In May 2019, immediately before its release, Evolus Inc., Jeuveau's manufacturer, invited top plastic surgeons and cosmetic dermatologists to a weekend retreat at the Ritz-Carlton in Cancun. Billed as an advisory board meeting, the event was in reality an extravagant launch party.
Using Evolus' chosen hashtag, #NewTox, and without disclosing that the company had paid for their trips, these top medical professionals raved about the lavish event, all while promoting the product with social media moments, using an Evolus-themed runway and confetti. Branded items like flip-flops, beach towels and water bottles also saturated doctors' social media pages.
The FTC, however, mandates that influencers disclose whether they received monetary payment or free or discounted products or services. And, the FDA mandates that companies appropriately communicate risk information, which is done in part by balancing a drug's benefits with its risks in any advertising. Arguably, the doctors at the Evolus launch party did neither.
Evolus' CEO, David Moatazedi, said that the event was a standard advisory board meeting and the doctors were not paid or provided any incentives to promote Jeuveau. He claimed that Evolus should be viewed more as a performance beauty company as opposed to a traditional drug maker.
Some disagree, though, given that the product is an FDA-approved drug and comes with serious warnings (i.e., it can potentially cause swallowing and breathing problems in rare cases). This begs the question whether the FDA and FTC should impose heightened burdens on companies like Evolus when it comes to social media posts and endorsements by health professional influencers.
In December 2019, three British social media influencers agreed to promote a fake weight loss drink called Cyanora despite being told that it included hydrogen cyanide — a poisonous chemical — as an ingredient. Cyanora, however, was a hoax.
The BBC, going undercover, filmed the influencers auditioning to promote the weight loss drink as part of an investigation into whether influencers actually use the products they are paid to promote. It turned out the answer was not always.
All three influencers agreed to promote Cyanora despite being informed that it contained hydrogen cyanide and without having tried it. Two of the influencers' agents later clarified that they "would never promote anything that contained poison and proper checks would have been made before any promotion" and they would "not promote a product without trying it first."
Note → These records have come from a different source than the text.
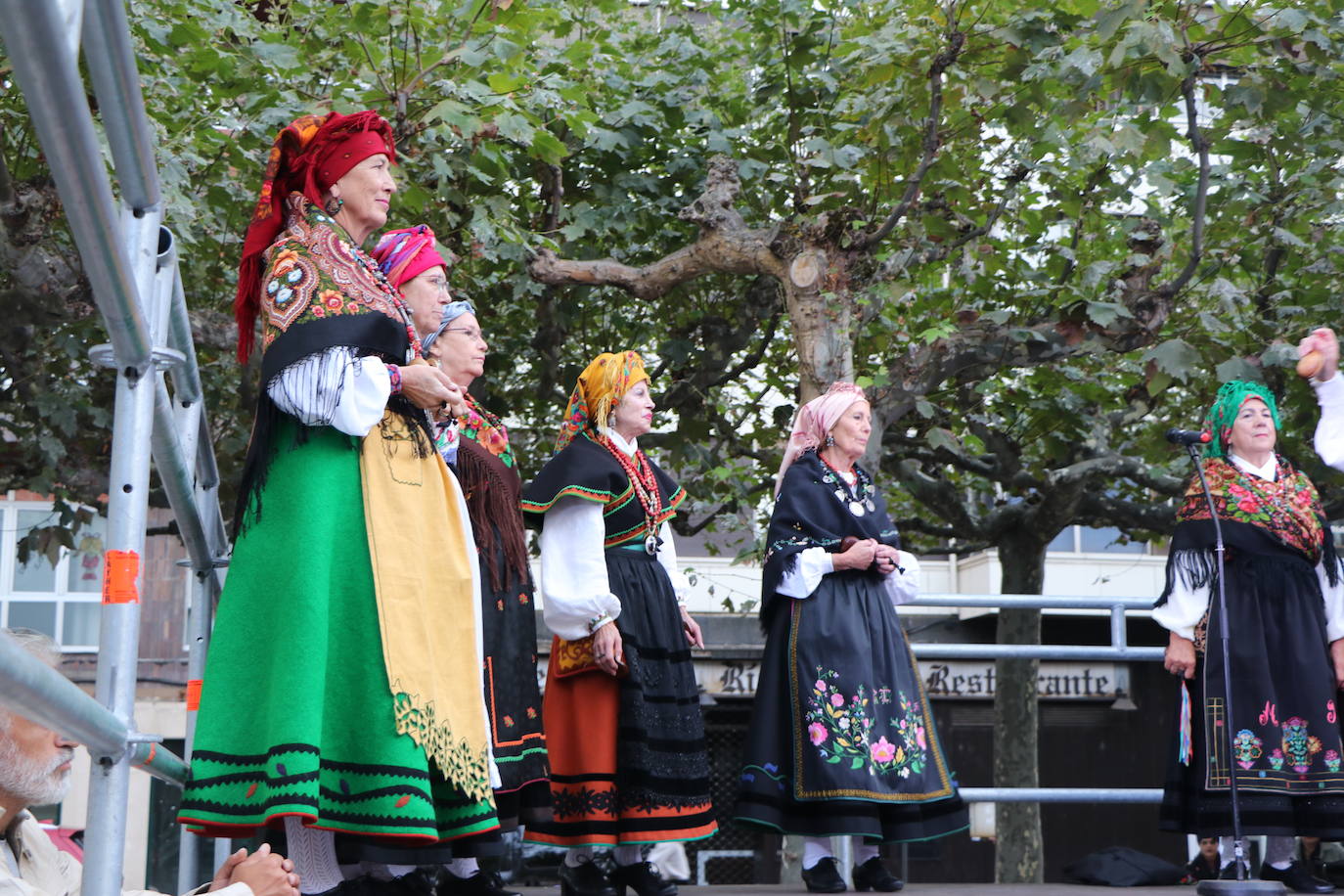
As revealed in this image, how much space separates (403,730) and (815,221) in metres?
4.14

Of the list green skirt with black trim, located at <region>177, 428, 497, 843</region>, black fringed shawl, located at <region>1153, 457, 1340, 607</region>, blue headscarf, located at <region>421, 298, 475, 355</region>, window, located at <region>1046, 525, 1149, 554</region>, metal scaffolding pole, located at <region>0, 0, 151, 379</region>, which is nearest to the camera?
metal scaffolding pole, located at <region>0, 0, 151, 379</region>

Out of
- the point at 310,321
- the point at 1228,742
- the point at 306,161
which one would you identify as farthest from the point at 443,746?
the point at 1228,742

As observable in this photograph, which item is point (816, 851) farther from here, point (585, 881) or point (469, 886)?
point (469, 886)

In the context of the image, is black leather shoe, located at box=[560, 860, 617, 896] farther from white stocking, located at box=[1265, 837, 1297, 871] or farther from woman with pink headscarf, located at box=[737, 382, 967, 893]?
white stocking, located at box=[1265, 837, 1297, 871]

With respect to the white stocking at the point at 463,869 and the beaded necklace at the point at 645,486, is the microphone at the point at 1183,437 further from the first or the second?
the white stocking at the point at 463,869

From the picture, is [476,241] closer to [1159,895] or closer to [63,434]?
[63,434]

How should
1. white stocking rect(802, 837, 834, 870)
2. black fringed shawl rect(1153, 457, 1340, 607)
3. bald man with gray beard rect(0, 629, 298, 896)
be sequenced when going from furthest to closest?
black fringed shawl rect(1153, 457, 1340, 607), white stocking rect(802, 837, 834, 870), bald man with gray beard rect(0, 629, 298, 896)

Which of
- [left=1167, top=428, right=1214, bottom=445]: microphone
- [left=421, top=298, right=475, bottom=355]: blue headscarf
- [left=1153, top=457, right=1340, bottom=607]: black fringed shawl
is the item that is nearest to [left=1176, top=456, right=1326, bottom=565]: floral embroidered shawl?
[left=1153, top=457, right=1340, bottom=607]: black fringed shawl

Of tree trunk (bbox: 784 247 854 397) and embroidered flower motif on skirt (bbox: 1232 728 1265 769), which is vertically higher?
tree trunk (bbox: 784 247 854 397)

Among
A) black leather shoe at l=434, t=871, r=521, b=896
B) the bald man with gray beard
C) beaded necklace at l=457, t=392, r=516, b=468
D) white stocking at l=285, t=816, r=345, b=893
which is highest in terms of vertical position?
beaded necklace at l=457, t=392, r=516, b=468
Although the products would have been promoted from outside the U.S., the FTC instructs that U.S. law will apply if it is reasonably foreseeable that an advertisement will affect U.S. consumers. Further, the FTC requires influencers to have tried a product or service before posting about their experience with it.
As such, it is likely that these reality stars would have been warned by the FTC had Cyanora been an actual product. The FDA's guidance, however, is silent on whether the agency's power extends to social media posts made outside the U.S. And, unlike the FTC, the FDA does not require influencers to try a product before promoting it.
With the spread of the coronavirus has come the spread of false and misleading health information concerning the same. On March 9, the FDA and FTC announced that, in conjunction, they issued warning letters to seven companies selling unapproved products that violate federal law by making deceptive or scientifically unsupported claims about their ability to treat coronavirus.
The products cited in the warning letters included teas, essential oils, tinctures and colloidal silver, which the agencies found to be unapproved and misbranded products in violation of the FD&C Act and the claims exaggerated in violation of the FTC Act.
The FDA specified that it "is particularly concerned that products that claim to cure, treat or prevent serious diseases like COVID-19 may cause consumers to delay or stop appropriate medical treatment, leading to serious and life-threatening harm" and that there "are currently no vaccines or drugs approved to treat or prevent COVID-19."
The FDA also announced that an "FDA cross-agency task force has been established and dedicated to closely monitor for fraudulent products related to COVID-19." The FDA and FTC continue to issue warning letters to entities and individuals that are selling fraudulent COVID-19 products.
While the initial seven companies and others that have recently received the attention of the FDA and FTC may not be considered influencers (or celebrities), influencers should note that these agencies will not hesitate to take action when it comes to false and misleading information regarding the prevention and treatment of COVID-19.
Recommendations for the FDA
In light of the above, and taking into consideration an increasing number of paid partnerships between influencers and pharmaceutical companies, and the spread of COVID-19 misinformation, we offer a nonexhaustive list of recommendations for the FDA to consider in order to better regulate social media influencers when it comes to health care and particularly prescription drugs.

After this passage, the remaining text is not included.